Карл приобретает новых союзников и друзей, среди которых слепой лидер китайской группировки и бизнесмен Ву Зи Му; на первый взгляд равнодушный ко всему, однако отлично осведомлённый о секретах правительства хиппи по прозвищу «The Truth» (англ. Правда), и Цезарь, бывший член латиноамерикансой банды, который, как и Карл, был предан старыми друзьями. Карл вместе с Цезарем, Кендл (сестрой Карла и девушкой Цезаря), а также техниками — приятелями Truth’а, открывают магазин по тюнингу автомобилей в Сан-Фиерро, быстро набирающий популярность. После убийства Райдера Карл попадает под влияние правительственного агента Майка Торено, работающего под прикрытием, который утверждает, что может освободить Свита. По указанию Торено Карл избегает посещения Лос-Сантоса, вместо этого продожая работать с Ву Зи Му над повышением известности и влияния нового казино в поделённом между мафиозными семьями Лас-Вентурасе. Карл также возвращает Мэдд Дога, обезумевшего рэппера, чью карьеру Карл неумышленно разрушил, на вершину звёздного пьедестала, помогая рэпперу в роли менеджера. Карл наслаждается своей новой жизнью, но неожиданно узнаёт, что Свита освобождают, из-за чего немедленно возвращается в Лос-Сантос. К его удивлению, Свит осуждает Карла за полное забвение родного города и старых друзей.

Тенпенни, которого судили за взяточничество, был оправдан, что вызвало у жителей Лос-Сантоса массовое негодование и повлекло за собой настоящий бунт в городе. Воодушевлённый Свитом Карл хочет отомстить Тенпенни и разрушить его бизнес, для чего он отвоёвывает потерянную территорию у других банд и уничтожает наркодилеров, которые распространяли отраву на Grove Street. Затем Карл пробирается в логово предателя Смоука, теперь крупнейшего наркобарона в городе, и убивает его. Эти события вынуждают Тенпенни покинуть Лос-Сантос, однако он не успевает этого сделать. Свит и Карл преследуют Тенпенни по улицам Лос-Сантоса, и в ходе погони офицер теряет управление и, сбивая ограждение моста, падает вместе с автомобилем. Вскоре после аварии Тенпенни умирает от полученных травм. В последней сцене семья Джонсонов воссоединяется и Карл выходит из дверей со словами: «Пройдусь по району, посмотрю, что происходит» (англ. «Fittin' to hit the block, see what’s happening»).

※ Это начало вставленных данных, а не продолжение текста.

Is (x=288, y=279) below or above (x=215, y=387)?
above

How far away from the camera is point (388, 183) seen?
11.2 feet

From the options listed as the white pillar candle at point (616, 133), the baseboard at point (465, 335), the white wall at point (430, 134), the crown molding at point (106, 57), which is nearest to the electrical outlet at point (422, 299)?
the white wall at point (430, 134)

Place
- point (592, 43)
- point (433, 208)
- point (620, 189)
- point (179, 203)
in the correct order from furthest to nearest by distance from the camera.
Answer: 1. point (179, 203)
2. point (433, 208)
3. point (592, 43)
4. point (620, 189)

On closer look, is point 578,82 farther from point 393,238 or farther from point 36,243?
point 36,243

Информация взята с [Скрытая ссылка. Необходима регистрация. ]

----------


## Patron

Обсуждаем. Кому нравиться, кому не очень, а кто её вообще ненавидит. Но всему есть объяснения, и я хочу, что бы вы ими поделились.

----------


## Sanych

Кстати GTA в ряде стран запрещена. После этой игры у подростков начинались приступы необоснованной агрессии, и они открывали стрельбу в школах или на улицах.

----------


## АВИАТОР

Классная игра (как впрочем и все игры из серии GTA).
До сих пор иногда люблю полетать-- погонять под пиво.
(когда вот такой) [Скрытая ссылка. Необходима регистрация. ]

----------


## Stych

Прошел раза 2 или 3 классная цацка, мне такие нравятся.

----------


## Patron

Раз 8 прошёл, 1 раз с кодами

----------


## Stych

ай с кодами не интересно)) хотя.. если тока какиенить прикольные)) а типа бессмертие или бесконечное оружие не в тему)

----------